CHICAGO (CBS) -- The frigid weather, the financial toll of a pandemic, and overstrained homeless shelters. Homeless advocates say that combination is causing even more disorder for people struggling with homelessness.

CBS 2 Morning Insider Tim McNicholas shows us how that challenge is affecting the CTA.

Tim: What are some of the things you've seen on the train?

CTA Rider: It's easier to say what I haven't seen.

This is a CTA rider who won't show his face or share his full name.

"Safety has declined on the trains and I just want to try to be anonymous as possible."

But he will share the photos he took this month of people sleeping on the train next to garbage and beer cans -- some blocking multiple seats, many of them maskless and likely in need of mental health services.

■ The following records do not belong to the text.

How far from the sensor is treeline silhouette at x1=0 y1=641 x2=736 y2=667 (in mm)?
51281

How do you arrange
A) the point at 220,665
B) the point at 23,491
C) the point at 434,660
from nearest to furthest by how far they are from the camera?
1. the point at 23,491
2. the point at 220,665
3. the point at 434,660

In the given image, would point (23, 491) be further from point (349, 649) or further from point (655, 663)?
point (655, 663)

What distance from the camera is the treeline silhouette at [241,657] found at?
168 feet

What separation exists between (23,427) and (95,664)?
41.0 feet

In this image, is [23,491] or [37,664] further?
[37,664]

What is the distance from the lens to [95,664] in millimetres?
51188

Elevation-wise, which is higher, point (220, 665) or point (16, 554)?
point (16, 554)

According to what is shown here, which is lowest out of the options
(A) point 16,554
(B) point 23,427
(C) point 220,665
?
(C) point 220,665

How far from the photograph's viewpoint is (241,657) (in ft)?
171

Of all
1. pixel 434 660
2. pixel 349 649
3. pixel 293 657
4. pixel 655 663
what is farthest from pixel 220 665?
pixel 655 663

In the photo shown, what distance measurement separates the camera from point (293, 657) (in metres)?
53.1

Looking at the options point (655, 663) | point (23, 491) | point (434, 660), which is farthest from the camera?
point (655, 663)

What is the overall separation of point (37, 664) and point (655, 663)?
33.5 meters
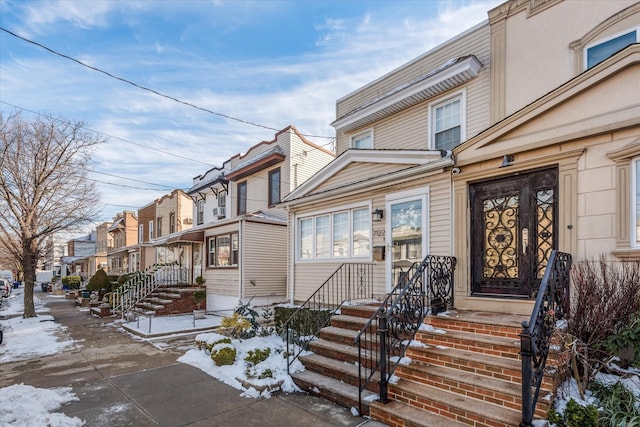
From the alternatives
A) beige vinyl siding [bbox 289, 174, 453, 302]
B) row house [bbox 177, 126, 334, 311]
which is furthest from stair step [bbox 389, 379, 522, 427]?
row house [bbox 177, 126, 334, 311]

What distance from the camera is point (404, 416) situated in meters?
4.03

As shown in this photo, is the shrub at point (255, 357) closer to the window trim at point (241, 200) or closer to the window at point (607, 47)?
the window at point (607, 47)

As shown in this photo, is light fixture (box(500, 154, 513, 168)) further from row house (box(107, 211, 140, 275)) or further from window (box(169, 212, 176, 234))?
row house (box(107, 211, 140, 275))

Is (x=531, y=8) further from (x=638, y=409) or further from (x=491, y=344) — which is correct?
(x=638, y=409)

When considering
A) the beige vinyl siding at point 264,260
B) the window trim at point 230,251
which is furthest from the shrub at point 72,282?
the beige vinyl siding at point 264,260

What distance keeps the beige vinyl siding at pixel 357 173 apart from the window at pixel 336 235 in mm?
730

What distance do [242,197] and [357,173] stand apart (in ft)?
31.1

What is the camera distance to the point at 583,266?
4832 mm

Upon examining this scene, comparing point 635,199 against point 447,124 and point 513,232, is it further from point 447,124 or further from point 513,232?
point 447,124

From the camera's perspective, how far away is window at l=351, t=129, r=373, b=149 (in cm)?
1011

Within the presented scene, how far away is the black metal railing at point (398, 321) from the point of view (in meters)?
4.52

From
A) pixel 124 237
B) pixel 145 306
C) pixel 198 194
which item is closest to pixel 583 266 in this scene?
pixel 145 306

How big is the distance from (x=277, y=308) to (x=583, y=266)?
717 centimetres

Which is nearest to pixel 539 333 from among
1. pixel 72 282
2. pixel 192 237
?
pixel 192 237
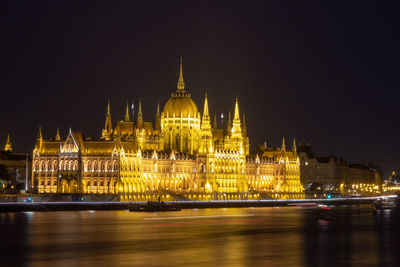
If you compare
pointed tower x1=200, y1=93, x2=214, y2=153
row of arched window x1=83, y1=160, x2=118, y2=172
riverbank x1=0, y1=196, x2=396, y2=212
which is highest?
pointed tower x1=200, y1=93, x2=214, y2=153

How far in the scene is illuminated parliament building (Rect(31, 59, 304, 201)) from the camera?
16350cm

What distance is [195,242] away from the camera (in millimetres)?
73000

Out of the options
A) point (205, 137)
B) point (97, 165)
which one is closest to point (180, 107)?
point (205, 137)

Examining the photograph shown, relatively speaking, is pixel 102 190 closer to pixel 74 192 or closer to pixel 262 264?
pixel 74 192

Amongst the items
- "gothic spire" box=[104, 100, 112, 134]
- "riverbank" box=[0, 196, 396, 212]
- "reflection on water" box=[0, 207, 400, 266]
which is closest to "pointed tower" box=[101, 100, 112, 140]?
"gothic spire" box=[104, 100, 112, 134]

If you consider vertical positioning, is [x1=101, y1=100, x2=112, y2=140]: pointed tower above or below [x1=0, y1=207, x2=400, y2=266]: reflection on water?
above

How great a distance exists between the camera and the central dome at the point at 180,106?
628 ft

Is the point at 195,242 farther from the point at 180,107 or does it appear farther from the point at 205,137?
the point at 180,107

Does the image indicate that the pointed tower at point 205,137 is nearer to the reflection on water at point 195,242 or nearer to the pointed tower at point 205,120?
the pointed tower at point 205,120

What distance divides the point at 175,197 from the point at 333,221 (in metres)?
62.8

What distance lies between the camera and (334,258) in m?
62.4

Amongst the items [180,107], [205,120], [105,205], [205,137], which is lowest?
[105,205]

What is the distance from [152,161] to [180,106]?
68.3ft

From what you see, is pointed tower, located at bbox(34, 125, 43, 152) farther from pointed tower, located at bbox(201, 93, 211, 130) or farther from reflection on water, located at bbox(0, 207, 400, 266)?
reflection on water, located at bbox(0, 207, 400, 266)
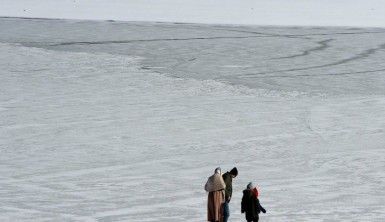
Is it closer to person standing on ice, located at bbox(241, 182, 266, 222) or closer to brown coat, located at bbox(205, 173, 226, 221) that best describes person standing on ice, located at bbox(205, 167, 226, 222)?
brown coat, located at bbox(205, 173, 226, 221)

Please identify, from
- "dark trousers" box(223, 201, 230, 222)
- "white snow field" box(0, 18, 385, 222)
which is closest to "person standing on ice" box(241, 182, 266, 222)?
"dark trousers" box(223, 201, 230, 222)

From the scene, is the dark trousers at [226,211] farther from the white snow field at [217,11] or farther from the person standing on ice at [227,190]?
the white snow field at [217,11]

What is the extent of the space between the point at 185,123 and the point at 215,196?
5865 millimetres

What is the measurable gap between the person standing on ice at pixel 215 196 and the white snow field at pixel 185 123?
2.26ft

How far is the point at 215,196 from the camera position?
8195 mm

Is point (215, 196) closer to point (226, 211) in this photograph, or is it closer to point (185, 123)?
point (226, 211)

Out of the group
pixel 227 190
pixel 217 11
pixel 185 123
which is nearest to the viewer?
pixel 227 190

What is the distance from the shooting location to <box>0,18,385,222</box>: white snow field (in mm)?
9750

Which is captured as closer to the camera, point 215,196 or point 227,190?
point 215,196

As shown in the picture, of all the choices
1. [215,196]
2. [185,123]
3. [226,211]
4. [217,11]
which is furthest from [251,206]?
[217,11]

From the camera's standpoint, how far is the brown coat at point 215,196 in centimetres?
815

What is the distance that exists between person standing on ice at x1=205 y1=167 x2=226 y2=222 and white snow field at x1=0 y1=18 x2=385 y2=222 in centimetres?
69

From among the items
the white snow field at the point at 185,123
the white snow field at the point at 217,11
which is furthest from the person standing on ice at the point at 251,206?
the white snow field at the point at 217,11

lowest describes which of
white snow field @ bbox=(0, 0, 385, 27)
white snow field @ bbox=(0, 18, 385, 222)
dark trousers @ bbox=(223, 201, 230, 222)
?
dark trousers @ bbox=(223, 201, 230, 222)
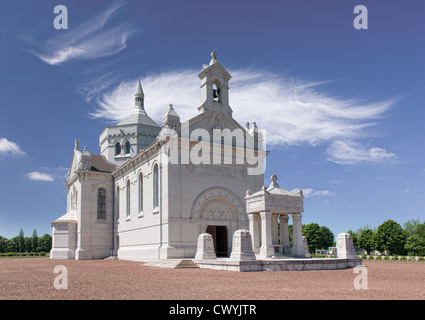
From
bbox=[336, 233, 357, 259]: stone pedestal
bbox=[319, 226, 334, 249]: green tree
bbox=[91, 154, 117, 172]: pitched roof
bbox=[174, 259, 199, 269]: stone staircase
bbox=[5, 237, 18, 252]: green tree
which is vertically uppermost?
bbox=[91, 154, 117, 172]: pitched roof

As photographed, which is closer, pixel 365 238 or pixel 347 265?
pixel 347 265

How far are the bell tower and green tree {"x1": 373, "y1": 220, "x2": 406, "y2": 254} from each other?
4023 centimetres

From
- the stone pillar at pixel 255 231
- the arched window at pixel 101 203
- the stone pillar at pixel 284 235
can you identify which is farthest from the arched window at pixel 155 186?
the arched window at pixel 101 203

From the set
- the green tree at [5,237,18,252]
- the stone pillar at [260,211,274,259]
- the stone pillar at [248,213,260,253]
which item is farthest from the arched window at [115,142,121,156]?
the green tree at [5,237,18,252]

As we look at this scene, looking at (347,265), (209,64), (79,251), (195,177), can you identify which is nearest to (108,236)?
(79,251)

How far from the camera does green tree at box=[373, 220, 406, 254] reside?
207 ft

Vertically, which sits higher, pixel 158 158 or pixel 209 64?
pixel 209 64

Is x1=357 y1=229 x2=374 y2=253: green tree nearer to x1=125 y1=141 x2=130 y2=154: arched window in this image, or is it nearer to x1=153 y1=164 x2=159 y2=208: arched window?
x1=125 y1=141 x2=130 y2=154: arched window

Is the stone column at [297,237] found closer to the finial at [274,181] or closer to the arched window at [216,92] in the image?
the finial at [274,181]

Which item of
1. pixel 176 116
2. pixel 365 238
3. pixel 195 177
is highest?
pixel 176 116

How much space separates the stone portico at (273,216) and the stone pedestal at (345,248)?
276cm

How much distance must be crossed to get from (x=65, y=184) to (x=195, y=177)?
30.0 meters

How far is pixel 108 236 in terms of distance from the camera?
47.3m
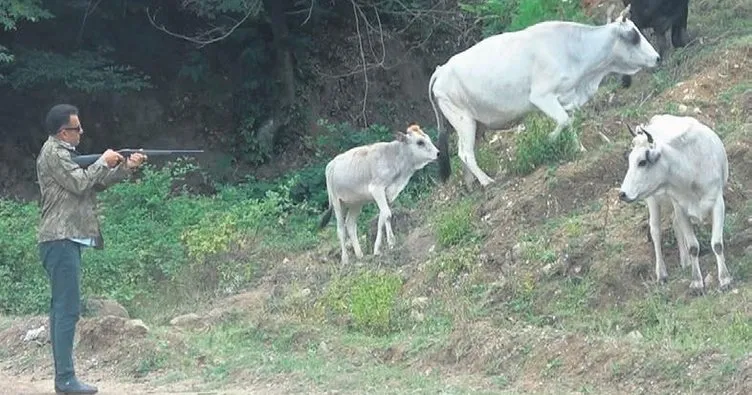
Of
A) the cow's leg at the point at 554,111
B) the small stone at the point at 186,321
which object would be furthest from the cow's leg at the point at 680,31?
the small stone at the point at 186,321

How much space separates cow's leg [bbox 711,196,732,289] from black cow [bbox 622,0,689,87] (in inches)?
236

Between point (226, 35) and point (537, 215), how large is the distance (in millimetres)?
11138

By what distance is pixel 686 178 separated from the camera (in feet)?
34.4

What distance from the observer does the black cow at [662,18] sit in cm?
1600

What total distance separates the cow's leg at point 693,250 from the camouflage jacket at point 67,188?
4.38 metres

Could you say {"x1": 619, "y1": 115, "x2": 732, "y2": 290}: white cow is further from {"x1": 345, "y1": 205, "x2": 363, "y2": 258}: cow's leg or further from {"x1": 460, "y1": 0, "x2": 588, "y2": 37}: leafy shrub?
{"x1": 460, "y1": 0, "x2": 588, "y2": 37}: leafy shrub

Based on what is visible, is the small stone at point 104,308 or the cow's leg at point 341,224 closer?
the small stone at point 104,308

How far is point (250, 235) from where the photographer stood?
16.2m

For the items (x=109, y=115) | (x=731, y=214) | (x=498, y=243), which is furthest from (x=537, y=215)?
(x=109, y=115)

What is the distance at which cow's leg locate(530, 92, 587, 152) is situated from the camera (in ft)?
44.2

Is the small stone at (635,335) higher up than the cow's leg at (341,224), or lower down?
higher up

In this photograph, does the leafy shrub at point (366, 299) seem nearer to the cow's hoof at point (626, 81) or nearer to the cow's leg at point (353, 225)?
the cow's leg at point (353, 225)

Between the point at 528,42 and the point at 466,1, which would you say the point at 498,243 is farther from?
the point at 466,1

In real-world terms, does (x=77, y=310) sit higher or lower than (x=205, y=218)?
higher
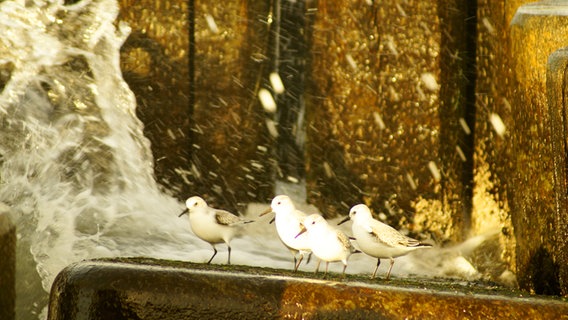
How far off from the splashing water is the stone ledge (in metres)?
2.40

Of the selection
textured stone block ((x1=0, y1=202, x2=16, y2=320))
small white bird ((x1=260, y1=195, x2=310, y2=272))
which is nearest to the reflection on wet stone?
small white bird ((x1=260, y1=195, x2=310, y2=272))

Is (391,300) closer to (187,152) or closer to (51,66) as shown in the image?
(187,152)

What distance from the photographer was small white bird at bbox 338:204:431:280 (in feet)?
14.1

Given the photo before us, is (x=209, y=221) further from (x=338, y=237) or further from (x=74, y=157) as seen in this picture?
(x=74, y=157)

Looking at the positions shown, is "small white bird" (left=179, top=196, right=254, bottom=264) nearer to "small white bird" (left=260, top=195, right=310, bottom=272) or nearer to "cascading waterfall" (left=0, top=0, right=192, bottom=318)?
"small white bird" (left=260, top=195, right=310, bottom=272)

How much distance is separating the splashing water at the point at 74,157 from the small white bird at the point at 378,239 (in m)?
1.76

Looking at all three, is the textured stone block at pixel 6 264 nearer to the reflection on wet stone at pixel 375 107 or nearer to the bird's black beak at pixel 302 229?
the bird's black beak at pixel 302 229

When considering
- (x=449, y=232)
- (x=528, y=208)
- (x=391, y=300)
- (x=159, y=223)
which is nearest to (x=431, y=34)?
(x=449, y=232)

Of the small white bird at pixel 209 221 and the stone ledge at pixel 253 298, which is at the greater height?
the stone ledge at pixel 253 298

"I realize they can't stop the homeless from riding, I realize they can't make everyone wear a mask but I just wanna be able to ride a train that isn't filled with tobacco smoke and filled with garbage and have people that are fighting on it."

He is far from the only one who has complained to us about those issues during the pandemic.

So, we wanted to find out why we keep hearing about it.

"You could make an educated guess that homelessness has been increasing across the United States."

Burke Patten with the nonprofit The Night Ministry says the pandemic not only took a financial toll on Americans but also forced shelters to limit their capacity.

"So the unhoused members of our community, they're looking for other places such as the train," Patten said.

The Night Ministry sets up twice a week on the Blue and Red Lines to connect with homeless people and try to get them into shelters. They also provide masks, clothing, and personal hygiene supplies.

Patten says Thursday night, the nonprofit saw 150 homeless people over the course of four hours working the Blue Line.

"150 is at the high range of what we would see normally on an evening," he said, "In addition, you have unhoused members of our community who do not wanna go into a shelter specifically because they have fear of contracting coronavirus in a congregant living facility."

The CTA says they also partner with multiple other groups to address homelessness.

As for that customer.

"It's more about the CTA's service than it is about the homeless people that are riding it."

He wants the CTA to step up their cleaning, so he doesn't see this on the morning commute.

The CTA says they clean their trains at the end of the run, but with so many people moving on and off they can't get to everything right away.

They also say they get fewer than 20 complaints per month about cleanliness.